Mahoney sees change as a complex, non-linear and oscillatory process. He explains this oscillatory process through a two-dimensional framework of expansion-contraction and passivity-activity that brings attention to the fluctuation of “effort and surrender” within our psychological development. Mahoney argues that there are times when effort can “get in the way of progress,” and surrendering to familiar patterns plays a role in the change process. Oscillations between these dimensions are described as “normal parts of a healthy and self-protective process that is attempting to balance individual needs for coherence (familiarity) and challenge (novelty).” For example, in active-expansion, the person actively explores and experiments with new possibilities (e.g. enrolling in a course to learn a new skill). In contrast, passive-contraction involves withdrawal into what is familiar (e.g. declining new opportunities). This dimensional framework can be used as a therapeutic tool to normalize periods of contraction and passivity rather than viewing them as a problem or failure.

Mahoney’s self-protective theory of resistance is central in explaining why we often oscillate back to familiar patterns that we are striving to change. He argues that our reluctance to change has “survival value in protecting and perpetuating old reality constructions.” In other words, resistance is a healthy response to preserve our sense of identity and to manage a pace of change that avoids destabilizing the self. Mahoney’s conceptualisation of resistance differs from a psychoanalytic understanding in that he does not see resistance as a self-defeating dynamic related to death-seeking tendencies. Instead, Mahoney sees resistance as serving the individual’s need to feel “safe, secure and viable” — a protective rather than pathological function.

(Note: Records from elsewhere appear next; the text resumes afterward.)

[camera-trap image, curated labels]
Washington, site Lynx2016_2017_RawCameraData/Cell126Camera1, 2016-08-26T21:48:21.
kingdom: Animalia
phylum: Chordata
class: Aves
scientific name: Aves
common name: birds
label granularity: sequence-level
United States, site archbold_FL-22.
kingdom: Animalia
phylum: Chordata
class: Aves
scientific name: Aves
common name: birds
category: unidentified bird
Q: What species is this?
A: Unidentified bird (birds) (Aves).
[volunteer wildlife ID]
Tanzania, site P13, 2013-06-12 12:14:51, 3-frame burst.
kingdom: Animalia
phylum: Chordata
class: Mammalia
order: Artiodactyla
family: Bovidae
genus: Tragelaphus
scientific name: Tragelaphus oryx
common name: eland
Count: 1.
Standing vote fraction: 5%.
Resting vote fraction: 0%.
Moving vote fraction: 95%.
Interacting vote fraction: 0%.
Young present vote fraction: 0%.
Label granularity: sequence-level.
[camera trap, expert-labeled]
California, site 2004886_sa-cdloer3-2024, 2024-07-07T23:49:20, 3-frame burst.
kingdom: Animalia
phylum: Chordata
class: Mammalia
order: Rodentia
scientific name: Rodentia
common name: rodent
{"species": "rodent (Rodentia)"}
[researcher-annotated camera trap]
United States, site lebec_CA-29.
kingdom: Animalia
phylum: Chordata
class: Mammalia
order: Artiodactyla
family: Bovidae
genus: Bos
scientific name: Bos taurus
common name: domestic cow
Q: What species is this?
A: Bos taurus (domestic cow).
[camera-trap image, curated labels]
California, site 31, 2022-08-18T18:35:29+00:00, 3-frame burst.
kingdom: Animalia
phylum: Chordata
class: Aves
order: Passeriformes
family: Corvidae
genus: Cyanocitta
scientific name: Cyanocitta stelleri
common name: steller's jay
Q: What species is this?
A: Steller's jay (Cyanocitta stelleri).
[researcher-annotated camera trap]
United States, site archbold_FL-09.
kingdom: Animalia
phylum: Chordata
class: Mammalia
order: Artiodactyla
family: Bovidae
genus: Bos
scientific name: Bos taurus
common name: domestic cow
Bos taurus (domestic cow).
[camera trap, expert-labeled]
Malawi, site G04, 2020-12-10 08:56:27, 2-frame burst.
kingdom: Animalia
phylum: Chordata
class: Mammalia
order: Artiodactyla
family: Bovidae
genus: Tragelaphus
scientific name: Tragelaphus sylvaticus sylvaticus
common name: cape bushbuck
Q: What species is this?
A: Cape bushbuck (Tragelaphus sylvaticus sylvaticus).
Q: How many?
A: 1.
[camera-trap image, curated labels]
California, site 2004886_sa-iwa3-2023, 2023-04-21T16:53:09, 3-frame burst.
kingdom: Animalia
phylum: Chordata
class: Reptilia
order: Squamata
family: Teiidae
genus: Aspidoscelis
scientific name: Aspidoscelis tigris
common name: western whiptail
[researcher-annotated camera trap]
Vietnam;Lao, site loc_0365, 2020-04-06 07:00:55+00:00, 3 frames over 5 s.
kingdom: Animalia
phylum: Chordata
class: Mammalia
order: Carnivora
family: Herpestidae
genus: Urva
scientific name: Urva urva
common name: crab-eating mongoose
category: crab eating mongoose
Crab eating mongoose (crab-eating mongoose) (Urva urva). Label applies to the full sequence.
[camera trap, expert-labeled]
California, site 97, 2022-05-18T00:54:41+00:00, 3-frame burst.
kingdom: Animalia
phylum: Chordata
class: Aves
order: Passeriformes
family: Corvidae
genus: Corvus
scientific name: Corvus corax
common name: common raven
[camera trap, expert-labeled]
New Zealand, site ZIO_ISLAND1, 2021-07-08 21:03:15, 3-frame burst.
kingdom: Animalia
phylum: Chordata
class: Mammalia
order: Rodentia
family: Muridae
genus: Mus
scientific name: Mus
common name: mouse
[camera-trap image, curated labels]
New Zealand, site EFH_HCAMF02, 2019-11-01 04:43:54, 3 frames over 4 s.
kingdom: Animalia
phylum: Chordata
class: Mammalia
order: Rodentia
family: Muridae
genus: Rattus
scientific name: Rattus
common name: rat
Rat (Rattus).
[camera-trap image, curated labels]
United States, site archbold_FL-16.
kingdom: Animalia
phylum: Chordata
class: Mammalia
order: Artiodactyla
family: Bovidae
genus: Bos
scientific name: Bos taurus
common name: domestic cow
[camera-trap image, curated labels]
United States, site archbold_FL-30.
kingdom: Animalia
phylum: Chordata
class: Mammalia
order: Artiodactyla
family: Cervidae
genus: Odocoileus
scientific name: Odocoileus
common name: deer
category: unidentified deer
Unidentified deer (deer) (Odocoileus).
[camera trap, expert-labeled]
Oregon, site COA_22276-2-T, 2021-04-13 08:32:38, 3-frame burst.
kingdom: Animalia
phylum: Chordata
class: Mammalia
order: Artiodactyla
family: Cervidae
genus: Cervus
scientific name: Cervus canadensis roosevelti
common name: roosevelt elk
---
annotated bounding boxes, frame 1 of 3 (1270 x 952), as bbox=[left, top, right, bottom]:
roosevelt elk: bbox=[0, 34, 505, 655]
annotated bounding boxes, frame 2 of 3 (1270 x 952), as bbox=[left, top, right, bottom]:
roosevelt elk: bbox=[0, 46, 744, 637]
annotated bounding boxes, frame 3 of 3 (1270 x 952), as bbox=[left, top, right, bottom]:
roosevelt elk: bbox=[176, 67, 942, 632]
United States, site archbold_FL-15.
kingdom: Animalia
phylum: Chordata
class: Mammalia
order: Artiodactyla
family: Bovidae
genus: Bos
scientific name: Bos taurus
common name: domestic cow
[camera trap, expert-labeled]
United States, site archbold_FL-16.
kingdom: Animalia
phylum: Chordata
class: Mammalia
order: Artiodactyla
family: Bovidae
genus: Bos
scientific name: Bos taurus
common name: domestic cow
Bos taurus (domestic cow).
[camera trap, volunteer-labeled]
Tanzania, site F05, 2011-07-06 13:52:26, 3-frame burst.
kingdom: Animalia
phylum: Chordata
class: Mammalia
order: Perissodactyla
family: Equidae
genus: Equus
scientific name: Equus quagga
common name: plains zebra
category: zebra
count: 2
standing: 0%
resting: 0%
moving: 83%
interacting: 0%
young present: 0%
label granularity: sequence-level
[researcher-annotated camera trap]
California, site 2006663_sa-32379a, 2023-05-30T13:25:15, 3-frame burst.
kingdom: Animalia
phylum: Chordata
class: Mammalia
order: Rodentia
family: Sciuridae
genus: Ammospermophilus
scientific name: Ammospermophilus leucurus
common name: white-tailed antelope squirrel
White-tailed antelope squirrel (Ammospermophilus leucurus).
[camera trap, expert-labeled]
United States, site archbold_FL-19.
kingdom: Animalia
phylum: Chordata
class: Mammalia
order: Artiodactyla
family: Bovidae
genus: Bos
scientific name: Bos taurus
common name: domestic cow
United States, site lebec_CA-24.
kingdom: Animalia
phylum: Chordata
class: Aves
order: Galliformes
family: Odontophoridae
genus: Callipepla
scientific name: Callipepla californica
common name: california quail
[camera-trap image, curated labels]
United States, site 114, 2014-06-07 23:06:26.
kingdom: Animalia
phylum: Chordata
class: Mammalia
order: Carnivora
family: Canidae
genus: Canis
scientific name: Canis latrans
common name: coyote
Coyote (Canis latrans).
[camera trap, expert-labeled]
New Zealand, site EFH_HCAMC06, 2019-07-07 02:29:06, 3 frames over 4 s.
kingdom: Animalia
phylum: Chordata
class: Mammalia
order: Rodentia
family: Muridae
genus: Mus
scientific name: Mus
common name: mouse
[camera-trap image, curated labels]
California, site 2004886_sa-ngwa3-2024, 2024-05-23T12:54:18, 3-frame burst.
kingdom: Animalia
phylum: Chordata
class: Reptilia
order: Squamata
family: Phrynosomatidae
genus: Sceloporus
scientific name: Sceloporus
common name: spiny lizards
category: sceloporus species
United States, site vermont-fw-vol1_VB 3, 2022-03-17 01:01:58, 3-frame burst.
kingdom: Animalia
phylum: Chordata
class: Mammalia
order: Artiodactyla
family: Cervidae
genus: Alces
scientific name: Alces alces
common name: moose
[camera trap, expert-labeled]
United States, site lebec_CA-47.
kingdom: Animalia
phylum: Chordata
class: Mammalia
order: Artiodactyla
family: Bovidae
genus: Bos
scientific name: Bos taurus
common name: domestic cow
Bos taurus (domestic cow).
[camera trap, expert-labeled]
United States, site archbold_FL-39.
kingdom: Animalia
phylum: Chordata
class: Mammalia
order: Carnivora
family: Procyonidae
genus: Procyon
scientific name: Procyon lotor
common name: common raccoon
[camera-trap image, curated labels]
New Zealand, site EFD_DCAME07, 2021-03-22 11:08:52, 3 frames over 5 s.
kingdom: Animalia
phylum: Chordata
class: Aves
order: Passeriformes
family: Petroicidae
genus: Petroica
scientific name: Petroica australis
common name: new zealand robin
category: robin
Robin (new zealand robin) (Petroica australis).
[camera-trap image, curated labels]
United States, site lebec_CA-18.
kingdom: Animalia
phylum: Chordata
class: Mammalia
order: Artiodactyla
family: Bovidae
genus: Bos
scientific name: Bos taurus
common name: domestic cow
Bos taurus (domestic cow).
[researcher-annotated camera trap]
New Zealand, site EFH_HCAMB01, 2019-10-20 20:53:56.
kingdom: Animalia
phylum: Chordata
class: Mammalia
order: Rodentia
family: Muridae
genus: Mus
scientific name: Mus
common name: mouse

He advocates working with resistance through patience, compassion and respecting each person’s unique pace of change.

Given that resistance serves to protect our sense of self, we are most resistant to changes in what Mahoney calls our core ordering processes—the fundamental ways we organize and interpret our experiences and sense of self. Mahoney identifies four interdependent dimensions within these core ordering processes: reality (how we interpret events), self (how we perceive ourselves), emotion (emotional state and involvement), and power (our sense of agency and influence over our lives). For instance, within the self dimension, perceiving yourself as ‘good-for-nothing’ can influence your interpretation of events: “I wasn’t hired for that job because the boss sees that I have nothing to offer” instead of “The job market is very competitive.” Because these dimensions are at the root of how we experience the world and ourselves, transforming them is what creates significant long-term change. Here, Mahoney stresses the highly individual nature of change, and that the therapist must respond creatively and flexibly to each client’s unique self and situation.

==Awards==
He received a Fulbright Award in 1984.